EXERCISE TEXT =>

┏━━

If your site uses non-essential cookies or similar tracking technologies, your privacy wording should not ignore them. Your broader cookie approach should be thought through carefully, especially where the site uses marketing trackers or behaviour analytics.
3. How your website terms deal with service descriptions
Your website copy often makes broad promises, such as fast turnaround, SEO-ready builds, secure hosting support, or compliant website delivery. Before you sign client contracts or take on bigger projects, make sure your website terms and your service contract do not contradict each other.
For example, if your website suggests unlimited revisions but your proposal terms cap revisions, the conflict can create avoidable disputes. If your site says hosting is fully managed but your support terms exclude third party downtime, that should be reconciled.
4. Intellectual property on your site
Your website probably displays logos, screenshots, portfolio examples, testimonials, templates, fonts, stock imagery and code snippets. You should check that you have the right to use each of these items in the way they appear on the site.
Before you rely on a verbal promise from a freelancer or former client, confirm in writing:
- whether the agency owns the work
- whether any third party licence terms apply
- whether client approval was obtained for portfolio use
- whether trade marks or logos are being used with permission
This matters because agencies often want to showcase work, but portfolio rights are not always automatic.
5. Liability wording and legal limits
Your website terms can help manage risk, but they cannot simply exclude every possible claim. Clauses that try to remove all responsibility, regardless of circumstance, may not work as intended.
A better approach is to use clear, fair wording that explains the purpose of the website, limits reliance on general information where appropriate, and places sensible boundaries around liability. This should be drafted in the context of UK law and your actual business model, including any review of unfair contract terms.

┗━━

LISTED RECORDS =>
┏━━

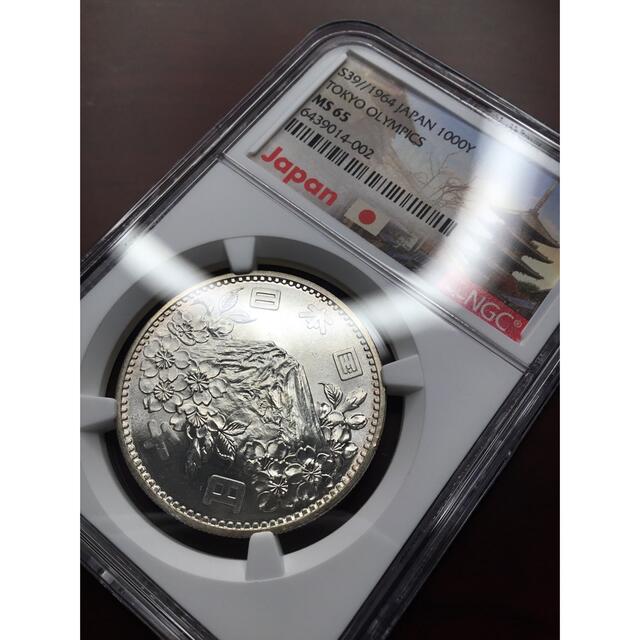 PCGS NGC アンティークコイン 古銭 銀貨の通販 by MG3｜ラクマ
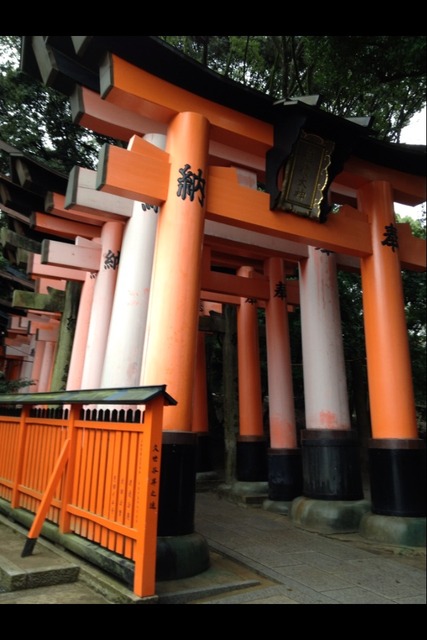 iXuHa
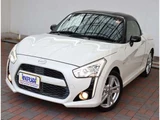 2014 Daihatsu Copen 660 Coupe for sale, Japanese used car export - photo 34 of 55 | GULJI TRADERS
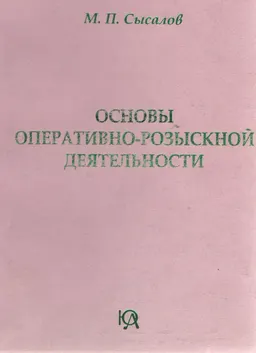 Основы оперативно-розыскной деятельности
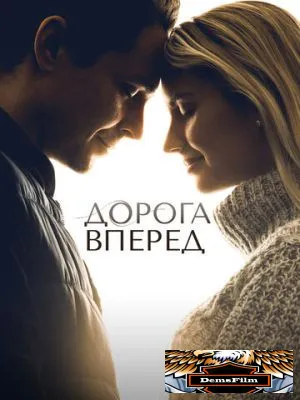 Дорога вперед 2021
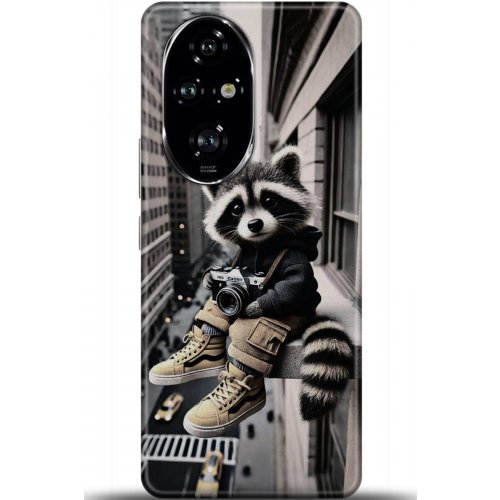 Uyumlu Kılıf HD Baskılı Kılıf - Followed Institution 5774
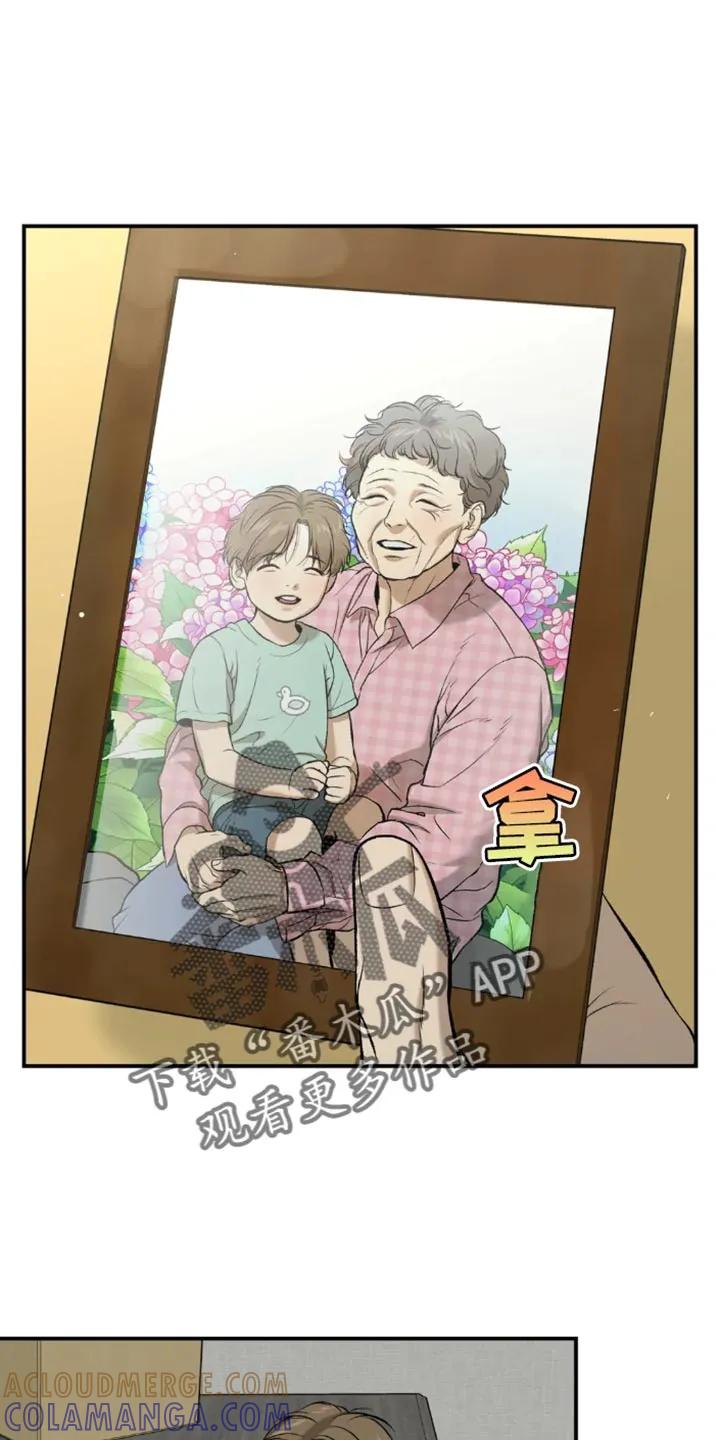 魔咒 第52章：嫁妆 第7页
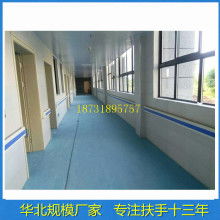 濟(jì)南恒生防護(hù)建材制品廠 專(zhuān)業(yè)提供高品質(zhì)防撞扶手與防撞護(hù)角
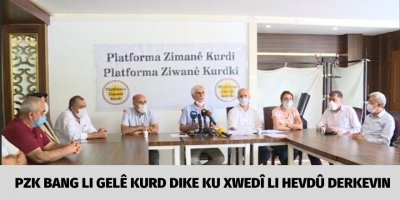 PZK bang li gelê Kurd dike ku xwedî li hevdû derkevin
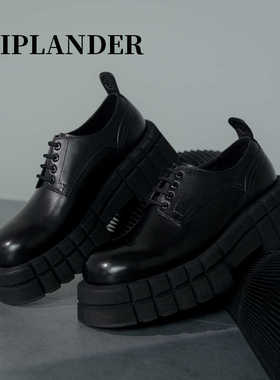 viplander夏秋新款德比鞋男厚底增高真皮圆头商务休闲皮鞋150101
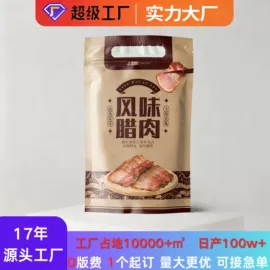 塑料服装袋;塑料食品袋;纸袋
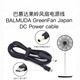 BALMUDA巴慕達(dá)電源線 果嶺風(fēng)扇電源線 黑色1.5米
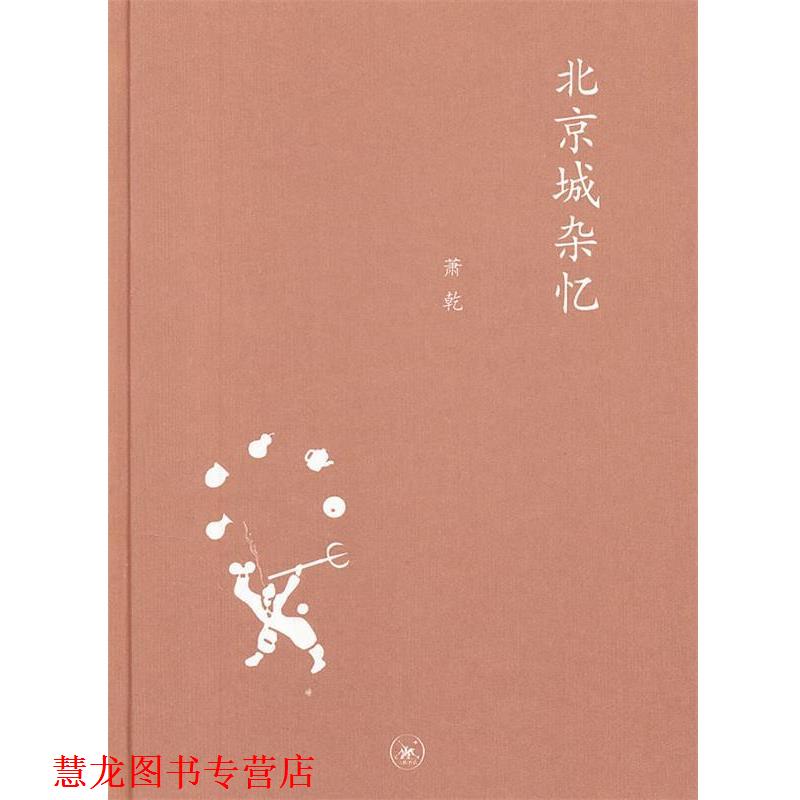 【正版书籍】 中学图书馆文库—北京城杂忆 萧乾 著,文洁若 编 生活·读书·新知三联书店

┗━━

EXERCISE 1 => Transcribe the passage on website terms from "If your site uses" up to and including "contradict each other.".
EXERCISE 2 => Write the next part of the passage on website terms, picking up after its last sentence.
The records come from a different source than the passage on website terms.

RESPONSE AREA 1 =>
If your site uses non-essential cookies or similar tracking technologies, your privacy wording should not ignore them. Your broader cookie approach should be thought through carefully, especially where the site uses marketing trackers or behaviour analytics.
3. How your website terms deal with service descriptions
Your website copy often makes broad promises, such as fast turnaround, SEO-ready builds, secure hosting support, or compliant website delivery. Before you sign client contracts or take on bigger projects, make sure your website terms and your service contract do not contradict each other.

RESPONSE AREA 2 =>
6. Required business information on the website
UK businesses should also check whether the website includes the company details that ought to be displayed. For a limited company, that may include the registered company name, company number, place of registration and registered office details in the appropriate context.
This is easy to miss on agency websites that focus heavily on branding and minimal design. A polished site still needs the right business disclosures.
7. How client work affects your own compliance position
If your agency builds websites for clients, your own marketing may describe what is included in a website package. Be careful not to imply that every build includes legal compliance work unless that is genuinely part of the service.
Many agencies say they handle everything needed for a site to go live. That phrase can be misunderstood. If you do not draft privacy notices, website terms and cookie wording for clients, your client-facing documents should make that clear. Otherwise, a client may assume those legal documents are included and rely on that assumption later.
Common Mistakes With Website Terms and Privacy Setup for Web Design Agencies
The most common mistakes are copied wording, outdated policies and poor alignment between the website and the agency's actual tools and promises. These issues usually appear when the business grows faster than its legal documents.
Copying terms from another agency
This is probably the most frequent problem. Founders borrow wording from another agency, a template bank or an old website. The terms then refer to services the agency does not offer, legal concepts from the wrong country, or privacy practices that do not apply.
Copied documents can be worse than having no tailored wording at all because they create false confidence. If a dispute comes up, the document may not support the position you assumed it did.
Using a privacy policy that only covers contact forms
Many privacy notices describe the obvious data collection points and ignore everything else. They mention name, email and phone number, but leave out analytics platforms, retargeting tools, newsletter systems, embedded calendars, payment providers or applicant data for recruitment.
That gap matters because privacy transparency should reflect the whole data journey, not just the first form a prospect completes.
Forgetting that websites change regularly
Agency websites are often rebuilt, redesigned and tested more than most business sites. New landing pages go live. New forms are added. New integrations are switched on. Old scripts remain in the background.
If your terms and privacy notice are not reviewed after those changes, they drift out of date quickly. This is especially common after a rebrand, CRM migration or a move to a new analytics stack.
Not separating website terms from client contract terms
Website terms are not a substitute for a client services agreement. Some agencies put service limitations, payment rules and delivery milestones only on the website and assume that is enough for signed client work.
That is risky. A visitor using your website is in a different position from a client engaging you for a build, retainer or support package. Each relationship needs the right document.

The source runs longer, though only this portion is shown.